GILT regulates CD4+ T cell tolerance (100.28)

Abstract

Abstract Regulating the balance between T cell activation and tolerance is essential for stimulating an anti-tumor immune response and in controlling autoimmunity. We have shown that gamma-interferon-inducible lysosomal thiol reductase (GILT) is required for efficient MHC class II-restricted processing of an epitope from the melanoma antigen tyrosinase-related protein 1 (TRP1). Using CD4+ TRP1-specific T cell receptor transgenic mice, here we demonstrate a novel function for GILT in the regulation of TRP1-specific T cell tolerance. TRP1-specific T cells are centrally deleted in mice expressing both GILT and TRP1 on the RAG-/- background. In contrast, CD4+ T cells develop in the absence of either GILT or TRP1. GILT’s role in central tolerance is supported by GILT and TRP1 expression in thymic stromal cells.

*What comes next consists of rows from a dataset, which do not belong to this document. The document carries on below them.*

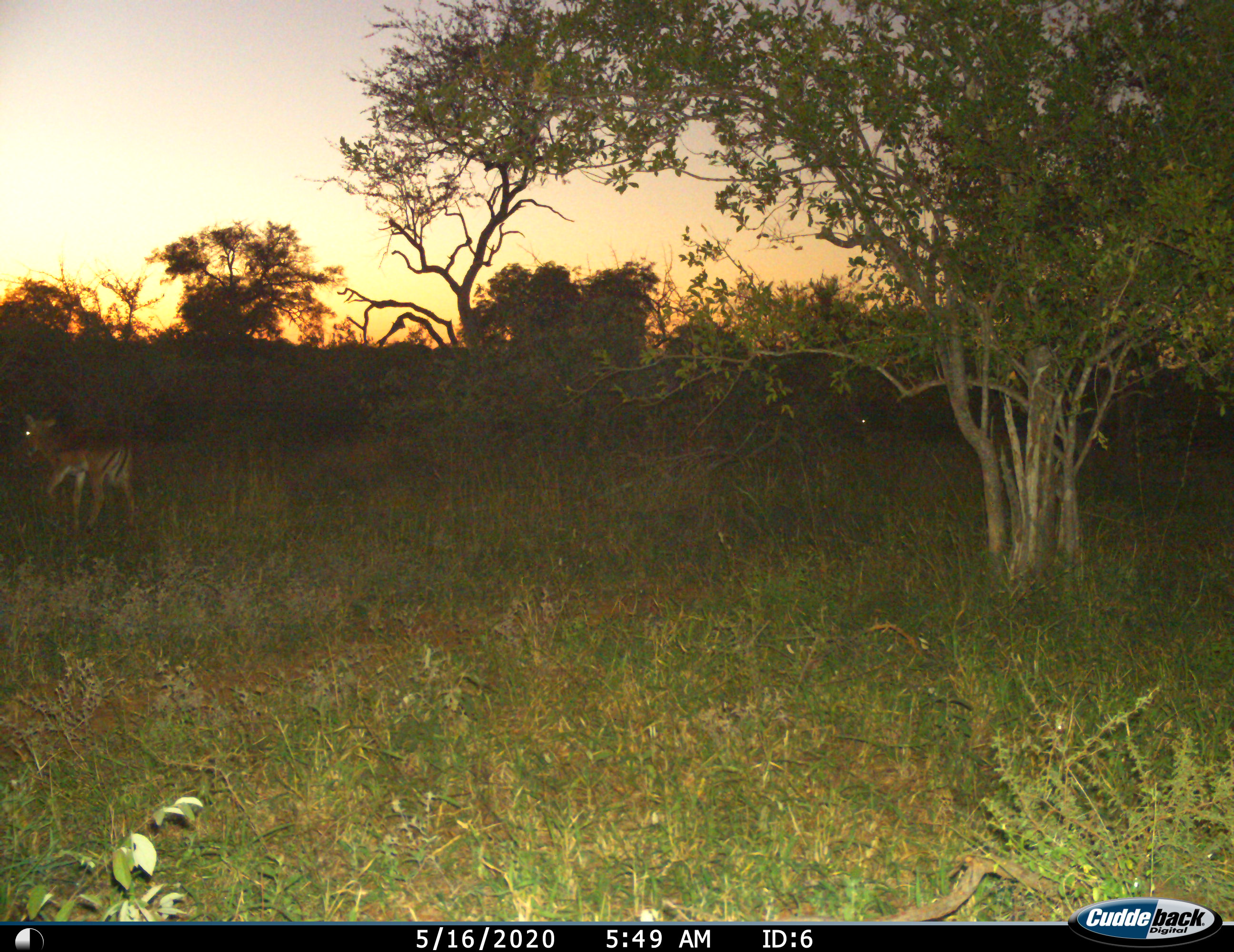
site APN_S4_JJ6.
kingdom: Animalia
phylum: Chordata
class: Mammalia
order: Artiodactyla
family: Bovidae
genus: Aepyceros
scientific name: Aepyceros melampus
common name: impala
Impala (Aepyceros melampus), count 1. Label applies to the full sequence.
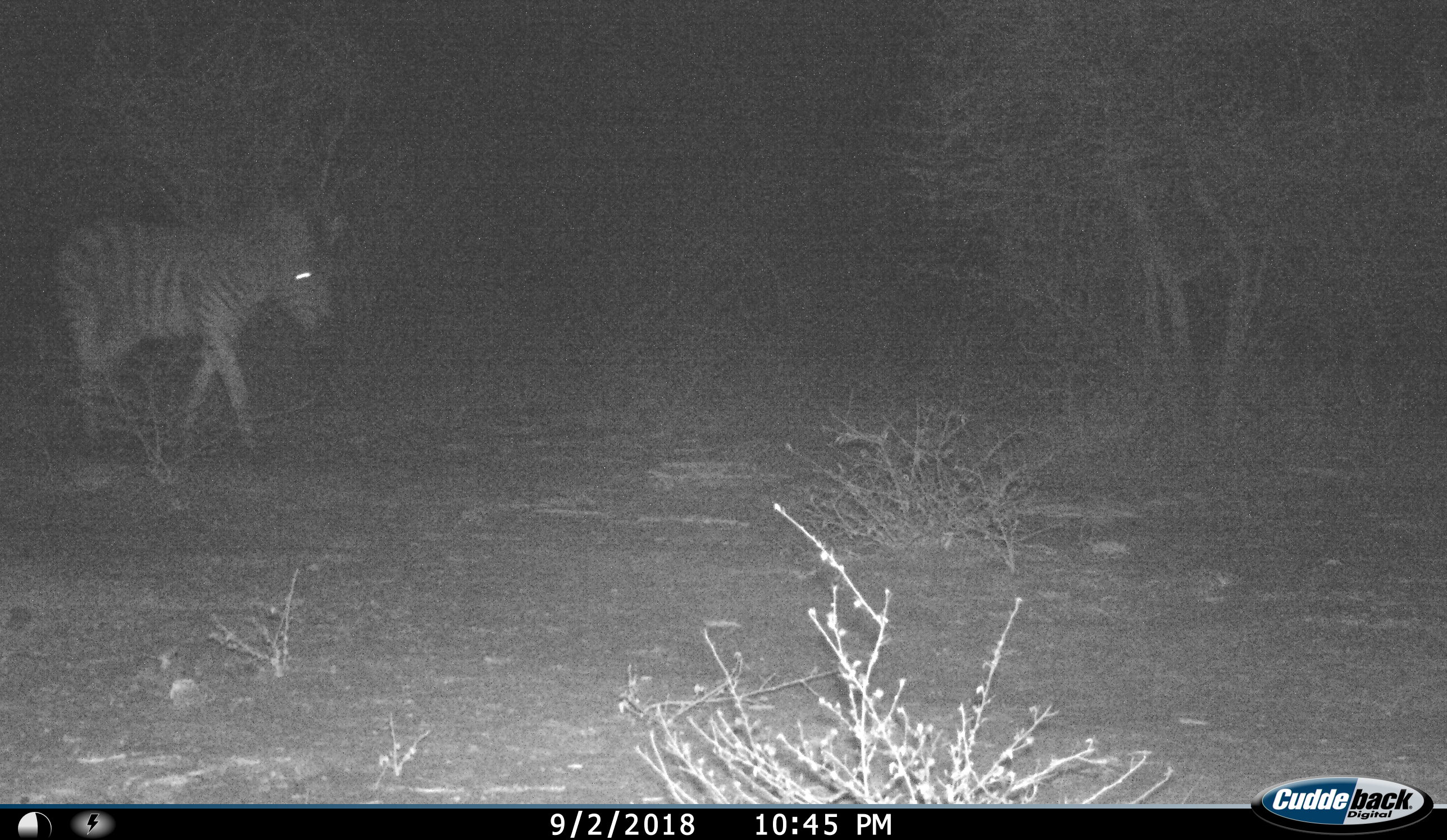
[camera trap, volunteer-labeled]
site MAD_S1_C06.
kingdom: Animalia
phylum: Chordata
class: Mammalia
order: Perissodactyla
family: Equidae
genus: Equus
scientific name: Equus quagga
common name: plains zebra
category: zebraplains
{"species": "zebraplains (plains zebra) (Equus quagga)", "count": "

Although TRP1-specific CD4+ T cells escape thymic deletion in the absence of GILT, they are tolerant to TRP1 and do not induce vitiligo. TRP1-specific T cells from GILT-deficient mice initially divide in response to antigen, but fail to produce substantial levels of IFN-γ and IL-2. Tolerance is partially mediated by CD25+Foxp3+ regulatory T (Treg) cells. There is an increased percentage of TRP1-specific Treg cells in GILT-deficient compared to TRP1-deficient mice, and Treg cell depletion allows GILT-deficient TRP1-specific CD4+ T cells to induce vitiligo. These studies highlight a critical role for GILT in shaping the CD4+ T cell repertoire.